### Your tasks
**A.** Summarize the essay on Listen, Act, Repeat in two sentences.
**B.** Extend the essay on Listen, Act, Repeat, picking up right after its final sentence.

### Source excerpt
--

How many times have you read those words on the back of a shampoo bottle and skipped that last step, either because you know it’s a waste of shampoo and precious water or for myriad other very valid reasons?
According to the Urban Dictionary, these words are defined as: “To mindlessly repeat past patterns or behaviors without critical thought.”
What if we looked at those simple words differently from the potential for thoughtful, critical analyses instead? What does that look like?
Try Listen, Act, Repeat on for size….
You may have awakened on April 25, 2015 morning to the horrible news of the 7.8 magnitude earthquake in Nepal or to the news of a community in your own state broken down by senseless violence or to the news of the devastating tsunami on December 26, 2004 and on and on. Immediately, you are touched in your core as you hear about the devastation, and you hurt in your heart for other humans suffering.
You listen attentively. And begin to think: “What can I do to help?”
These moments of capturing human compassion can be the utmost authentic and true to unify us on this planet, reminding us that we all breathe air, that we all love another being (at least one), and that we all bleed red.
So, now what?! What do you do?
Where do you turn? This is where the Listening gets even more important, no, critical.
Listen to yourself. No one can decide what you should do or how you can best help another person but yourself. Be honest with your resources and your skills. Do you have money to donate to aid organizations or to support the effort? If so, thoroughly research those organizations and find those that most align with your values and that have solid experience and programming to deserve your donation.
Do you have time or necessary skills? How much time can you give and in what capacity are you willing to serve? What if you land in that community as a skilled physician, but what is really needed is someone to help offload shipments of supplies? Are you able to roll up your sleeves and dive in?
Listen to those immediately around you. Chances are you have friends and family around you who also want to help in whatever ways they can. Can you build a project, large or small, to help that affected community from where you are? Can you build awareness on social media to inspire others?

--

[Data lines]

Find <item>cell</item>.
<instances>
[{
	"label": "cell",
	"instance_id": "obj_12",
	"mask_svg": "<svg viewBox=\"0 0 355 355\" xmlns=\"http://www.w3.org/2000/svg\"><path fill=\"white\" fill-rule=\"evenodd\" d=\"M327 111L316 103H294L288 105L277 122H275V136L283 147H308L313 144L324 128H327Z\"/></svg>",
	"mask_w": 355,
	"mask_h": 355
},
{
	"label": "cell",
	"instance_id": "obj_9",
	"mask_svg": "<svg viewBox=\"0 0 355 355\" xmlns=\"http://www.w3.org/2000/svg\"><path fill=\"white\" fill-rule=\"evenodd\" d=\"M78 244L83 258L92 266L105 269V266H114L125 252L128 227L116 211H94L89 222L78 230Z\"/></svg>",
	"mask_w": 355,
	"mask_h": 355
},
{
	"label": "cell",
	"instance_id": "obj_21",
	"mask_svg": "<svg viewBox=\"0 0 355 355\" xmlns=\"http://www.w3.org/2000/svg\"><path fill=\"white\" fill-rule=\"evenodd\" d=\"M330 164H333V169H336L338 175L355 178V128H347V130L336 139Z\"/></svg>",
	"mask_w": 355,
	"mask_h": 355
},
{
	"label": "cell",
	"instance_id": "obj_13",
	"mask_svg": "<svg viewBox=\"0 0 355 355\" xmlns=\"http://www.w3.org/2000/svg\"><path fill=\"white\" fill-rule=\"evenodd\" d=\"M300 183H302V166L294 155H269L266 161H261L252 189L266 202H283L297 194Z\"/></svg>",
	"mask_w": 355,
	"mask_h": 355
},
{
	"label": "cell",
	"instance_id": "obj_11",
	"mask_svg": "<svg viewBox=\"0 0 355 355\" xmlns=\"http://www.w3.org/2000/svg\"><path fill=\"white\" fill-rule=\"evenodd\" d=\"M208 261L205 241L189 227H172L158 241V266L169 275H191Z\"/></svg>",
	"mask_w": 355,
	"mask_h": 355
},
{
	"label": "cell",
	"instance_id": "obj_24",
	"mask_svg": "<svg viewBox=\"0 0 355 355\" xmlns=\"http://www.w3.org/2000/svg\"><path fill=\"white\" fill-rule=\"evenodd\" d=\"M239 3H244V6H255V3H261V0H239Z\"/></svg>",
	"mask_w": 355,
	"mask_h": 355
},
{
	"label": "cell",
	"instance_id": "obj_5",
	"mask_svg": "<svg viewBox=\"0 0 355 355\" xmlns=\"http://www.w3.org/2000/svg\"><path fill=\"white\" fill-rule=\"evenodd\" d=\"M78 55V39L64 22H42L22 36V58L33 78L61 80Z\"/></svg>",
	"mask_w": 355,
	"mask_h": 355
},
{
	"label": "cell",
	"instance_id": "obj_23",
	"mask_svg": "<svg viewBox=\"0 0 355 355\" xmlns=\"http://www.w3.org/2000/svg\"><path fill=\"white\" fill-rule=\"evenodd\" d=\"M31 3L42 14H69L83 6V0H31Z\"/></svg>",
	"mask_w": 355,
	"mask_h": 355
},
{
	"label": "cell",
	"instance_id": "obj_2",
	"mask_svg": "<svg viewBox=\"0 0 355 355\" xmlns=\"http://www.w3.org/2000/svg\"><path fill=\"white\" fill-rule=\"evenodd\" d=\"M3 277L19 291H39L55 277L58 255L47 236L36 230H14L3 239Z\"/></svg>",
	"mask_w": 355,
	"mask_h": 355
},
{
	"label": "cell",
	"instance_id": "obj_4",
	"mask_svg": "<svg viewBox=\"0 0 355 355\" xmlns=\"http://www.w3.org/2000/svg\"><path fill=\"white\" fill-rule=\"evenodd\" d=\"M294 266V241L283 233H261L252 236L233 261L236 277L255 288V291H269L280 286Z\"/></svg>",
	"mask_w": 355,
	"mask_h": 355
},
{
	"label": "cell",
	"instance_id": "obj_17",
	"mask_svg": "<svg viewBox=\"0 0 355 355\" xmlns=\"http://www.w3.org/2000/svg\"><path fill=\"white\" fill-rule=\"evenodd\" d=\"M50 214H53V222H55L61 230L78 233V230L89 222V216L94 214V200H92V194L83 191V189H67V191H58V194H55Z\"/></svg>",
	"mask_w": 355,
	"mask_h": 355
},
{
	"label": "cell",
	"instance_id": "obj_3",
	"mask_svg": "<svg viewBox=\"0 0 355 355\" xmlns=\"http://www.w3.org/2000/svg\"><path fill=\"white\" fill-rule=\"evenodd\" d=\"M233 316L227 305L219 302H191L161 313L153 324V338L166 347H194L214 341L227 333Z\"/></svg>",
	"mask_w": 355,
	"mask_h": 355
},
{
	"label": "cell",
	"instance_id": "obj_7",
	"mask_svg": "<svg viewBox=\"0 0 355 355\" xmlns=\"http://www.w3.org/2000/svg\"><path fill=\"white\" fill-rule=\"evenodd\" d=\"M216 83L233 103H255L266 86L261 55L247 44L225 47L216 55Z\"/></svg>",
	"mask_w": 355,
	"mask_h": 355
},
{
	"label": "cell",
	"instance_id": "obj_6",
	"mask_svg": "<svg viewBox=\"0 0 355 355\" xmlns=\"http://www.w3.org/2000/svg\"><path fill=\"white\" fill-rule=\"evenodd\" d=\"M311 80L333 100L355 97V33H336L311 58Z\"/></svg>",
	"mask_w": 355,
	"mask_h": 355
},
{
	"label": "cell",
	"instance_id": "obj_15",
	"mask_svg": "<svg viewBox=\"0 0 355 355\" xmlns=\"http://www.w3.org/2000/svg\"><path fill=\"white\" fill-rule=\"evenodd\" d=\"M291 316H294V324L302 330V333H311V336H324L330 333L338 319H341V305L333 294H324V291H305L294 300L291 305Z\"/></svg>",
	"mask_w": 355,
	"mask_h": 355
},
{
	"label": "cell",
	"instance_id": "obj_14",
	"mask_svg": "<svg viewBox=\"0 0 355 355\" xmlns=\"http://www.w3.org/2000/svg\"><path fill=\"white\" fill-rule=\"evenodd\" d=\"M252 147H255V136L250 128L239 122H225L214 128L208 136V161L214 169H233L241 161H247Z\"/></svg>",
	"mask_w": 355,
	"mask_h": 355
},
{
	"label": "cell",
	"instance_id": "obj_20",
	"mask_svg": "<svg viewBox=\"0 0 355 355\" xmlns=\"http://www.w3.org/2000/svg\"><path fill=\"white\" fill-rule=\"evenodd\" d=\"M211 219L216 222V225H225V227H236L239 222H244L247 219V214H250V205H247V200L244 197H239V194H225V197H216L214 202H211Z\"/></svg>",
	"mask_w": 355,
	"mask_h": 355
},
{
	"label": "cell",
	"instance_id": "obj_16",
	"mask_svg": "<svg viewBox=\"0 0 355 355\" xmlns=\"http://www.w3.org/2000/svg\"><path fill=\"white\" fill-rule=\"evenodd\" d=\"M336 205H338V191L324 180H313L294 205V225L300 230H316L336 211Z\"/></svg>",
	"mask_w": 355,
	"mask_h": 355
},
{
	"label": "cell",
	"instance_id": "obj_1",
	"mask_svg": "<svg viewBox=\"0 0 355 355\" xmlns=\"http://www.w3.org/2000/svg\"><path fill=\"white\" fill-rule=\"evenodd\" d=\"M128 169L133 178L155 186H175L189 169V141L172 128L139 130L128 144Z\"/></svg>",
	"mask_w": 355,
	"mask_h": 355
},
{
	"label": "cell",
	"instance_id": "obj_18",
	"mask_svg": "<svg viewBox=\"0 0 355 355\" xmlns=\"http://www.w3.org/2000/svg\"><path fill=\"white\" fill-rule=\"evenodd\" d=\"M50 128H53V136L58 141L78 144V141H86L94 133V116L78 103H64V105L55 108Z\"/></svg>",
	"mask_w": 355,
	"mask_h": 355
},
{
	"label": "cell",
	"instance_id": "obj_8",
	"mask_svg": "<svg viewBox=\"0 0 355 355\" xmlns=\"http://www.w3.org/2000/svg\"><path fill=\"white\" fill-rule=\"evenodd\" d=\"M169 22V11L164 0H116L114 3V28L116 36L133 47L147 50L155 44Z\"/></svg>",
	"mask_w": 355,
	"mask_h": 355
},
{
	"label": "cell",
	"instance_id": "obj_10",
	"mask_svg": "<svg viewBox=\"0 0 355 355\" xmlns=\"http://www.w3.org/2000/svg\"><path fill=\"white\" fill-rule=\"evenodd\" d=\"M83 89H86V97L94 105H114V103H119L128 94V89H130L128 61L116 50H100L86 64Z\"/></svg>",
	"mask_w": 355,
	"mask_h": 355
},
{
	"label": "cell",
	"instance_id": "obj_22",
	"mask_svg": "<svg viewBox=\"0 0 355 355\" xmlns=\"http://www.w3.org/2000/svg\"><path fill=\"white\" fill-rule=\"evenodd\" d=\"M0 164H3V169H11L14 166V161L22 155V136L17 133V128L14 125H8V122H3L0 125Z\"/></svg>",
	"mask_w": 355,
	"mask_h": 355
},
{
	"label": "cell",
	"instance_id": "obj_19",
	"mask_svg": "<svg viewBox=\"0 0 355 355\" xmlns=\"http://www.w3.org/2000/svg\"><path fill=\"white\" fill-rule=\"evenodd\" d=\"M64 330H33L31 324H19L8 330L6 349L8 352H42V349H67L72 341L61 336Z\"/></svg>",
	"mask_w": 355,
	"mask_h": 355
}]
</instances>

--

### The results
**A.** The essay takes the phrase from the back of a shampoo bottle, which the Urban Dictionary defines as mindlessly repeating past patterns, and recasts it as "Listen, Act, Repeat," a thoughtful way to respond when news of a disaster such as the 2015 Nepal earthquake stirs compassion and the wish to help. It urges readers first to listen to themselves by honestly weighing the money, time and skills they can offer, and then to listen to the friends and family around them who may also want to help through projects or awareness on social media.

**B.**
Are there ways to bring that compassion together constructively so that we are united in strength, rather than paralyzed in despair? What is your own community saying and why? How will your actions influence and affect those immediately around you? Deciding to work in West Africa for the Ebola crisis is a frank example of a decision that could not be made without considering how to manage your 21-day return quarantine for your family and colleagues.
Listen to those outside your circle. Where will you be most helpful or where might you become a liability? After Typhoon Haiyan, the Government of the Philippines requested that all assistance teams arriving carry their own supplies, food, and water so as to keep limited resources in communities for those community members.
Are you helping best by jumping on a plane or traveling to that community because you have the best experience, skills, and resources and you are completely prepared physically and mentally? Or, might you best assist by traveling across your own city helping immigrant families from that affected country who may have lost family members in the current event?
Act with these thoughts present and conscious in mind.
Then, Repeat. Go back to Listening and never be far from it. Only through iterating, listening, trying, failing, succeeding, and iterating again can we hope to find the “right” ways forward.
Remember, all of our ripples, both positive and negative, travel far. We all strive to make them as positive as we can. And, in the spirit of our mission at emBOLDen Alliances’, translate compassion, that hopefully ever-renewable resource, into maximum positive impact and lasting change for communities globally.
It turns out you can learn life lessons about turning
compassion into action from everyday objects,
even a shampoo bottle.
“One of the sayings in our country is Ubuntu – the essence of being
human. Ubuntu speaks particularly about the fact that you can’t exist as a human being in isolation. It speaks about our interconnectedness. You can’t be human all by yourself, and when you have this quality – Ubuntu – you are known for your generosity. We think of ourselves far too frequently as just individuals, separated from one another, whereas you are connected and what you do affects the whole world. When you do well, it spreads out; it is for the whole of humanity.” -Nelson Mandela
This article was first published in 2015; updated 2019.
Copyright emBOLDen Alliances.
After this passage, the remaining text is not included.